**Problem requirements**.
Every line of the listing is to be returned exactly as given.

**Records**.
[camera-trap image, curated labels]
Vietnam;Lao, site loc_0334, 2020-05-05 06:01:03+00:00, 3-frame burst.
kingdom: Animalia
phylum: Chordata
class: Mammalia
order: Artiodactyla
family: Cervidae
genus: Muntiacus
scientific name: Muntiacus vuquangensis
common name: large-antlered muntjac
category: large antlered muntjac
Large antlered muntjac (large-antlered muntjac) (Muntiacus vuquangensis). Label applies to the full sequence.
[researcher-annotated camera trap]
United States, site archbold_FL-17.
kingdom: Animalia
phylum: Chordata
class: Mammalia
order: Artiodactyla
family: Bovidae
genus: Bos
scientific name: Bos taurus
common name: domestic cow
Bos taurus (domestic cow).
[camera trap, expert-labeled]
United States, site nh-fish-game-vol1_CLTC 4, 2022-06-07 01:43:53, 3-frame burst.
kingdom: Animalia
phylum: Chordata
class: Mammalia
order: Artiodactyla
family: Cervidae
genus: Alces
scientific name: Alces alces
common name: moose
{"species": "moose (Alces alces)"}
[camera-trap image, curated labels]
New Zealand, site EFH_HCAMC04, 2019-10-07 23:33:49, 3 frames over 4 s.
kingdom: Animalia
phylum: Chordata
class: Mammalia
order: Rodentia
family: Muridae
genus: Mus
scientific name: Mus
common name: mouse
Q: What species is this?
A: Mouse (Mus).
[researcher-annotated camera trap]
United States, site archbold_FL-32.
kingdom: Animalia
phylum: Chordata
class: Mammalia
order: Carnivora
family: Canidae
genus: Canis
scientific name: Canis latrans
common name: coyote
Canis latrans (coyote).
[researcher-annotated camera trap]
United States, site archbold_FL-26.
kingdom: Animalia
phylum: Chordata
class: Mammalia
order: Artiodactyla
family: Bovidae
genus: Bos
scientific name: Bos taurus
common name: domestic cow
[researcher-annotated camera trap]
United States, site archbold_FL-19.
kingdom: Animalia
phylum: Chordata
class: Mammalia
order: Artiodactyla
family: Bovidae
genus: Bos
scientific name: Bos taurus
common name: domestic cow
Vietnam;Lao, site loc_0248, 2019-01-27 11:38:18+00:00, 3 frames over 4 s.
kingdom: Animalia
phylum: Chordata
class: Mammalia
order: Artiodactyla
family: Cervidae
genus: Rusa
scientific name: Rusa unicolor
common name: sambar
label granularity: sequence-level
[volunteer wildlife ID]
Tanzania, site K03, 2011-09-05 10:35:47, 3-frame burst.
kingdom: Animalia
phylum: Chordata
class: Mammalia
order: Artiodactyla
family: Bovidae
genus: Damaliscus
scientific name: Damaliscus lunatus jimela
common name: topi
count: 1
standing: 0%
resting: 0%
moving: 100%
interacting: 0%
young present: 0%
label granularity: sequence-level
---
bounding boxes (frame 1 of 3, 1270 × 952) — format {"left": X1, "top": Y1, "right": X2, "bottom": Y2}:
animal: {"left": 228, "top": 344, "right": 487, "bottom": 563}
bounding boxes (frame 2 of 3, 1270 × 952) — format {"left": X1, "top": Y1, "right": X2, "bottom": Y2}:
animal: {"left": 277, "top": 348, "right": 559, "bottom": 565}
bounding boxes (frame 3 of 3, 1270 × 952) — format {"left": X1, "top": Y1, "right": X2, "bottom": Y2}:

**Solution**.
[camera-trap image, curated labels]
Vietnam;Lao, site loc_0334, 2020-05-05 06:01:03+00:00, 3-frame burst.
kingdom: Animalia
phylum: Chordata
class: Mammalia
order: Artiodactyla
family: Cervidae
genus: Muntiacus
scientific name: Muntiacus vuquangensis
common name: large-antlered muntjac
category: large antlered muntjac
Large antlered muntjac (large-antlered muntjac) (Muntiacus vuquangensis). Label applies to the full sequence.
[researcher-annotated camera trap]
United States, site archbold_FL-17.
kingdom: Animalia
phylum: Chordata
class: Mammalia
order: Artiodactyla
family: Bovidae
genus: Bos
scientific name: Bos taurus
common name: domestic cow
Bos taurus (domestic cow).
[camera trap, expert-labeled]
United States, site nh-fish-game-vol1_CLTC 4, 2022-06-07 01:43:53, 3-frame burst.
kingdom: Animalia
phylum: Chordata
class: Mammalia
order: Artiodactyla
family: Cervidae
genus: Alces
scientific name: Alces alces
common name: moose
{"species": "moose (Alces alces)"}
[camera-trap image, curated labels]
New Zealand, site EFH_HCAMC04, 2019-10-07 23:33:49, 3 frames over 4 s.
kingdom: Animalia
phylum: Chordata
class: Mammalia
order: Rodentia
family: Muridae
genus: Mus
scientific name: Mus
common name: mouse
Q: What species is this?
A: Mouse (Mus).
[researcher-annotated camera trap]
United States, site archbold_FL-32.
kingdom: Animalia
phylum: Chordata
class: Mammalia
order: Carnivora
family: Canidae
genus: Canis
scientific name: Canis latrans
common name: coyote
Canis latrans (coyote).
[researcher-annotated camera trap]
United States, site archbold_FL-26.
kingdom: Animalia
phylum: Chordata
class: Mammalia
order: Artiodactyla
family: Bovidae
genus: Bos
scientific name: Bos taurus
common name: domestic cow
[researcher-annotated camera trap]
United States, site archbold_FL-19.
kingdom: Animalia
phylum: Chordata
class: Mammalia
order: Artiodactyla
family: Bovidae
genus: Bos
scientific name: Bos taurus
common name: domestic cow
Vietnam;Lao, site loc_0248, 2019-01-27 11:38:18+00:00, 3 frames over 4 s.
kingdom: Animalia
phylum: Chordata
class: Mammalia
order: Artiodactyla
family: Cervidae
genus: Rusa
scientific name: Rusa unicolor
common name: sambar
label granularity: sequence-level
[volunteer wildlife ID]
Tanzania, site K03, 2011-09-05 10:35:47, 3-frame burst.
kingdom: Animalia
phylum: Chordata
class: Mammalia
order: Artiodactyla
family: Bovidae
genus: Damaliscus
scientific name: Damaliscus lunatus jimela
common name: topi
count: 1
standing: 0%
resting: 0%
moving: 100%
interacting: 0%
young present: 0%
label granularity: sequence-level
---
bounding boxes (frame 1 of 3, 1270 × 952) — format {"left": X1, "top": Y1, "right": X2, "bottom": Y2}:
animal: {"left": 228, "top": 344, "right": 487, "bottom": 563}
bounding boxes (frame 2 of 3, 1270 × 952) — format {"left": X1, "top": Y1, "right": X2, "bottom": Y2}:
animal: {"left": 277, "top": 348, "right": 559, "bottom": 565}
bounding boxes (frame 3 of 3, 1270 × 952) — format {"left": X1, "top": Y1, "right": X2, "bottom": Y2}:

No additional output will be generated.